You can use your GCC Expert 24 LX to cut any rhinestone template material out there as far as I know. GCC makes great cutters and I know a bunch of people on here have the lower model than what you have and are cutting rhinestone templates. You'll be fine!


----------



## mistacash (May 3, 2010)

thanks for the help, im just trying to cover my basis, do u know of any other material i can use to make templates that comes on a roll?


----------



## plan b (Feb 21, 2007)

You can cut templates with the LX no problem,, its not the ideal cutter for production work for templates but just starting out you will be just fine. Just make sure you get a good 60 degree blade.


----------



## Twanabee (Sep 14, 2009)

Roger is right. It's all in the settings you use. Speed, downforce, offset and blade extention. I use the Graphtec pink material but a lot of people are trying the "sticky flock" material now. Also what SW are you going to use to cut your templates. There are many and lots of info. on here. I am happy with the Winpcsign2010. Check out Rogers site.


----------



## novarhinestone (Jan 7, 2009)

Roger

I am new to the cutters and I wonder why is the GCC LX 24 is good to get started but not for production. 
Since I am not a machine type of a guy, Would it be fare to compare the following with an analogy on vehicles?

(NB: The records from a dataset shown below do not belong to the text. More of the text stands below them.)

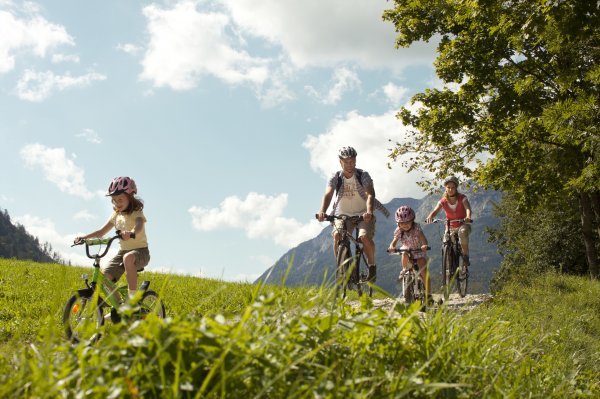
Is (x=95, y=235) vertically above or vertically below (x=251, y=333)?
above

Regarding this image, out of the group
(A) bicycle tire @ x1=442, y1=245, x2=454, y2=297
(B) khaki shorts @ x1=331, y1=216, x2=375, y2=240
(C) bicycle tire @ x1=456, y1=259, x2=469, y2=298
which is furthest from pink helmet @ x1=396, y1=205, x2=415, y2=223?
(C) bicycle tire @ x1=456, y1=259, x2=469, y2=298

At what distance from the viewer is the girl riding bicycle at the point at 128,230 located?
7.49 m

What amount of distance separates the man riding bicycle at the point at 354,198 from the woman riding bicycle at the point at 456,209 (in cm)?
256

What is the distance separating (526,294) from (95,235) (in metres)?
9.06

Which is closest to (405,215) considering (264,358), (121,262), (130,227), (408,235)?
(408,235)

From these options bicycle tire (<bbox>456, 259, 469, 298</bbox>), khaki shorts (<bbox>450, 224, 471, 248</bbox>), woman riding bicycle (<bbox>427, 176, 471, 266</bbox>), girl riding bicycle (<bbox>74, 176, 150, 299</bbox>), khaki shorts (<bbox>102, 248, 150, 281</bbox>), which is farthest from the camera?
bicycle tire (<bbox>456, 259, 469, 298</bbox>)

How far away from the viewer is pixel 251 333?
2715 mm

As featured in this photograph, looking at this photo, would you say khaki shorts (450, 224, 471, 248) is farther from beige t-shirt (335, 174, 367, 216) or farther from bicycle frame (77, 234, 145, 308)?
bicycle frame (77, 234, 145, 308)

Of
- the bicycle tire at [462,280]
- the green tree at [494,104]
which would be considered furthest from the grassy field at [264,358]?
→ the green tree at [494,104]

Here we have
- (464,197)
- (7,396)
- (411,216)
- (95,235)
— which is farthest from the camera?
(464,197)

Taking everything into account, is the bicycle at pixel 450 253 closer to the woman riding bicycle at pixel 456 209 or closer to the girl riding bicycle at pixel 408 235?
the woman riding bicycle at pixel 456 209

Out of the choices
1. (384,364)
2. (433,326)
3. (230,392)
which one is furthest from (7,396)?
(433,326)

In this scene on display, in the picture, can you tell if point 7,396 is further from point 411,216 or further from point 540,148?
point 540,148

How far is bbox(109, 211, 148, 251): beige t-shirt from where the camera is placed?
761 centimetres
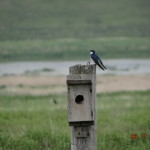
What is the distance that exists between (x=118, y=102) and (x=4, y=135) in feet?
41.1

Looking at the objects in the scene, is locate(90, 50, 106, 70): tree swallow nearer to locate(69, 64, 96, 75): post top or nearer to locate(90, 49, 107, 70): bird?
locate(90, 49, 107, 70): bird

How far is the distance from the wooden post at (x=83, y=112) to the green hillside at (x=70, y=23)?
2536 inches

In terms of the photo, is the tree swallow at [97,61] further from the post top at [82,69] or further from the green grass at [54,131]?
the green grass at [54,131]

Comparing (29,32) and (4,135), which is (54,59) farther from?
(4,135)

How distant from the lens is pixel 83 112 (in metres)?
8.18

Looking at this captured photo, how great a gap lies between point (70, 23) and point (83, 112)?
89.7 metres

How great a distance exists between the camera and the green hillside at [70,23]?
81250 millimetres

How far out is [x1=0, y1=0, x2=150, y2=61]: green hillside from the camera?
8125 cm

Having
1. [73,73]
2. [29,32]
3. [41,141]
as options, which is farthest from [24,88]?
[29,32]

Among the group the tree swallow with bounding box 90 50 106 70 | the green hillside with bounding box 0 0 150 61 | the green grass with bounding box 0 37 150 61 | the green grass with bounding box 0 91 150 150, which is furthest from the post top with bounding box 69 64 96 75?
the green hillside with bounding box 0 0 150 61

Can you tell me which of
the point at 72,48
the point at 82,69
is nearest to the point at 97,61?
the point at 82,69

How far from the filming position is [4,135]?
431 inches

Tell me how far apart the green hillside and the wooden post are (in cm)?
6441

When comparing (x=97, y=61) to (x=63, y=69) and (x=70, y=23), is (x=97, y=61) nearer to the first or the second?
(x=63, y=69)
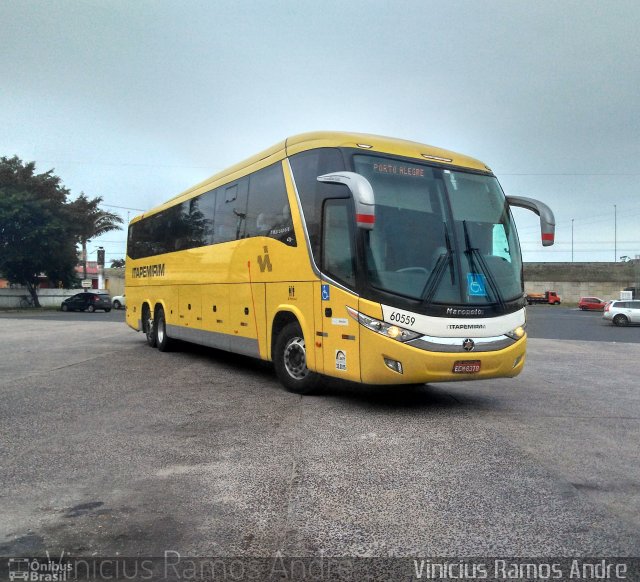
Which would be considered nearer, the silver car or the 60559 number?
the 60559 number

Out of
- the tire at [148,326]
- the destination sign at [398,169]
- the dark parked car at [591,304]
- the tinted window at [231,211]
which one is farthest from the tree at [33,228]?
the dark parked car at [591,304]

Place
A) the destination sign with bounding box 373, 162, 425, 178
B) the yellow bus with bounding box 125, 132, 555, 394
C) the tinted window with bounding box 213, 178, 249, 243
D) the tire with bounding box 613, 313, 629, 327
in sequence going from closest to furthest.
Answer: the yellow bus with bounding box 125, 132, 555, 394 < the destination sign with bounding box 373, 162, 425, 178 < the tinted window with bounding box 213, 178, 249, 243 < the tire with bounding box 613, 313, 629, 327

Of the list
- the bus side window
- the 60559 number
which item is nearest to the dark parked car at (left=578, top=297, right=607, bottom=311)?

Lets say we are on a long road trip, 

GCC 24 LX = Toyota Yaris?
GCC Puma = Toyota Camry?

Also I have purchased the following to start cutting stencils:

Hartco 425
graphtec pink material
Still pending to purchase sticky flock

Will all this materials cut no problem on the GCC 24 LX?

Have anyone used the materials above on Laser? 

Thank you guys~!


----------



## plan b (Feb 21, 2007)

well its more like the lx 24 is a Yaris and the Puma is a Lexus.

The LX has stepper motors and has lighter built body as it also has only 250 grams of down force.

The Puma has servo motors and a heavier built body with 400 grams of downforce. The servo motors will take the abuse of heavy cutting for long periods.

There are many more reasons but thats it in a nutshell

You will have no problems cutting those materials with the LX


----------



## novarhinestone (Jan 7, 2009)

I wonder How I could Thank You twice 

I'll ask my wife to get me the PUMA  ==> LEXUS !!!


----------



## plan b (Feb 21, 2007)

I like the Bengal for a all around cutter


----------



## DivineBling (Sep 14, 2010)

plan b said:


> I like the Bengal for a all around cutter


I LOOOOVE my GCC Bengal!!!


----------